My mother's sister's husband (my uncle by marriage) had served in WWII and was taken as a POW spending a long time in a prison camp.  When he came back to the USA finally, he was never the same.  He had been severely malnourished and tortured, and his nervous system was ruined for life.  I can remember how my aunt always kept her meals on a strict schedule for him, and she delighted in being an excellent cook so he would never again be hungry.  She even grew the most gigantic garden annually in our town.  It was all for him because she loved him so. 

My father's three brothers served in different branches, and my dad was in the Air Force during WWII.  He taught soldiers to fly the B-52 bomber planes.  One of his sisters was also an Air Force Flight Instructor, and the both of them carried planes full of soldiers across the ocean to war.

All of my male first cousins served in the military, and I still have two in active duty today in the Navy.  I've marveled in my life at them flying and landing those strange looking jets on carriers that seem so small in the ocean.  One says he is getting ready to retire, and the other is still in but won't speak of what he really does.

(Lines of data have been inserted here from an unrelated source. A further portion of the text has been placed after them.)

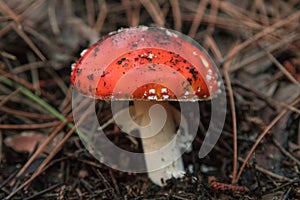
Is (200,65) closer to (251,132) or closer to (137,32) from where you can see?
(137,32)

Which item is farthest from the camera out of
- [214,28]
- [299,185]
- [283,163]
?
[214,28]

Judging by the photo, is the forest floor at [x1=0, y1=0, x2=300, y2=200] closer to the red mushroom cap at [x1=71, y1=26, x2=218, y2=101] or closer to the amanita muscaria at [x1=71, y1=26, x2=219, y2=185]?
the amanita muscaria at [x1=71, y1=26, x2=219, y2=185]

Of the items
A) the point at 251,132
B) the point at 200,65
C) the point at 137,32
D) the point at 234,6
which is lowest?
the point at 251,132

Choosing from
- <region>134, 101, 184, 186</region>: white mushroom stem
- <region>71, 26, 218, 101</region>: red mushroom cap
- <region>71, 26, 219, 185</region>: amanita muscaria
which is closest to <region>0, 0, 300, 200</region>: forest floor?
<region>134, 101, 184, 186</region>: white mushroom stem

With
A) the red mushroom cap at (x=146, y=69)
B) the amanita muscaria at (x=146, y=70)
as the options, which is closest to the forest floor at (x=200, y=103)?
the amanita muscaria at (x=146, y=70)

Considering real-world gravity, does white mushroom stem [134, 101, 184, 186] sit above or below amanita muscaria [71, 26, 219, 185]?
below

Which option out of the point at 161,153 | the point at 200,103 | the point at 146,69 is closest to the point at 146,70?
the point at 146,69

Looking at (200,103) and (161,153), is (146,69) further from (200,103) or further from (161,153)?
(200,103)

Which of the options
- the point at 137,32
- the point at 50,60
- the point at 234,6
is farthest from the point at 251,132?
the point at 50,60
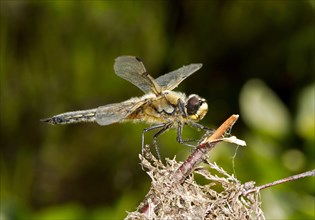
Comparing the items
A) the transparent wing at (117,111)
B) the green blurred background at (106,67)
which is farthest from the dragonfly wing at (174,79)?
the green blurred background at (106,67)


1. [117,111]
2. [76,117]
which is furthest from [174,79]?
[76,117]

My brother made a career of the Army and traveled far and wide, sometimes not able to talk about his jobs.  There were times we really didn't even know where he was at all.  He has now retired and has since taught ROTC to highschool boys, still wearing full military dress to work.  He is retiring from that this June and will be free for the first time in his life.  I expect he will not know what to do with himself, and that will be a huge adjustment for him.  I'm glad he is retiring as I've been afraid he would drop over from stress before he enjoys any peace for himself.

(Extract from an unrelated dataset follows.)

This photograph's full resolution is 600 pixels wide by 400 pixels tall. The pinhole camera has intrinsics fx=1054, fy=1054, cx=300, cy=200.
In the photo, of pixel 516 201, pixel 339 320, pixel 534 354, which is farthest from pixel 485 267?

I went to highschool with boys who went to Vietnam and never returned home.  Their names are now on the Memorial wall.  I wrote letters to most all of them I knew at the time just so they would have mail from home at mail call.  Mom and I would bake and send them boxes of goodies to eat. 

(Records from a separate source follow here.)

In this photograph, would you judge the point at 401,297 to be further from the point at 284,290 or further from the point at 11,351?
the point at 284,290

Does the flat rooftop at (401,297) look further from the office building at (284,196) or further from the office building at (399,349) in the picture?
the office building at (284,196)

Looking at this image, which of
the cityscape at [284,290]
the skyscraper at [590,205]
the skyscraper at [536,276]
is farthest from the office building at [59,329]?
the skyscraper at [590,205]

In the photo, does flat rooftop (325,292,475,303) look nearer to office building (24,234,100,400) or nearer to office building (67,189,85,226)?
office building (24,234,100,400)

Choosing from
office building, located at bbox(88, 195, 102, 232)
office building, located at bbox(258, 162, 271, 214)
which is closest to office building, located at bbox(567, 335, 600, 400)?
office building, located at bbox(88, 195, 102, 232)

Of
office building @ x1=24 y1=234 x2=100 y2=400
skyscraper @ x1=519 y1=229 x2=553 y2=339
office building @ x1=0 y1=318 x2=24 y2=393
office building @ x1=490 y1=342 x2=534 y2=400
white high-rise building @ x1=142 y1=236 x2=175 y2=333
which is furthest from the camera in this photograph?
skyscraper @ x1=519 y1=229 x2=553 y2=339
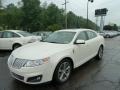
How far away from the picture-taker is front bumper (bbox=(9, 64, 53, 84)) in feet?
12.8

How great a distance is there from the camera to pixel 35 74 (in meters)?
3.90

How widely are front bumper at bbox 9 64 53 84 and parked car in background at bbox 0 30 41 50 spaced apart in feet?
18.5

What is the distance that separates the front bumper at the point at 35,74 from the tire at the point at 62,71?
0.91 ft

As an adult woman raising my children, I've lived in neighborhoods and watched my neighbors' sons grow up, join the military and become part of Special Forces and Navy Seals. 

It just goes on and on, so I will stop lamenting about it here.  I just wanted to tune you in to my reflective mood today as I created this FREEBIE word art for you.  This is another one of my "interrupted" or "divided" words, and this one reads "Remember", "that our freedom is not free".  I hope you will use it to scrap one of your Memorial Day tribute pages.  I did one today.  This is a png at 300 dpi, so you can use it in most any program, and you can resize it, recolor it, and even clip papers to it for lots of different looks.   Here is the preview . . .


Aren't those some pretty cool fonts?  Leave me some love if you download.  I really enjoy your input.  I also have the stickers I promised ready now, so do check back in the morning for those.  Meantime, take care!



CBH said...

Thank you so much for this post. I want to let you know that I posted a link to your blog in CBH Digital Scrapbooking Freebies (please, notice the new url for my blog), under the Page 6 post on May. 29, 2012. Thanks again.

Sue said...

As I read your blog that went with your freebie today, I was so touched about your words. I too, understand the depth of them. I am also from a family of military. My father served in WWII and I grew up as a military brat. What touched me the most, were you words describing your husband in Vietnam. Mine was stationed at Danang, and I remember vividly the adjustments he went through when he returned to the states. He flew on
C-130's. Thank you so much for your tribute to those men. I too, went to school with many brothers and sisters that lost family. And remember someone coming into our classes almost on a daily basis to pull out students. We always prayed it wasn't a call for us. What you have written is so heartfelt. Thanks for sharing your thoughts.

Hugs, Sue @ grands9creations.

I am going to feature your wordart on my site today.

Sue said...

I wanted to invite you to my site today. I have featured your wordart. The post is called "Rememberance". Hugs again, Sue

Jennifer said...

Absolutely stunning. Both what you have wrote, and your wordart.

Anonymous said...

You are so generous! Thank you so much!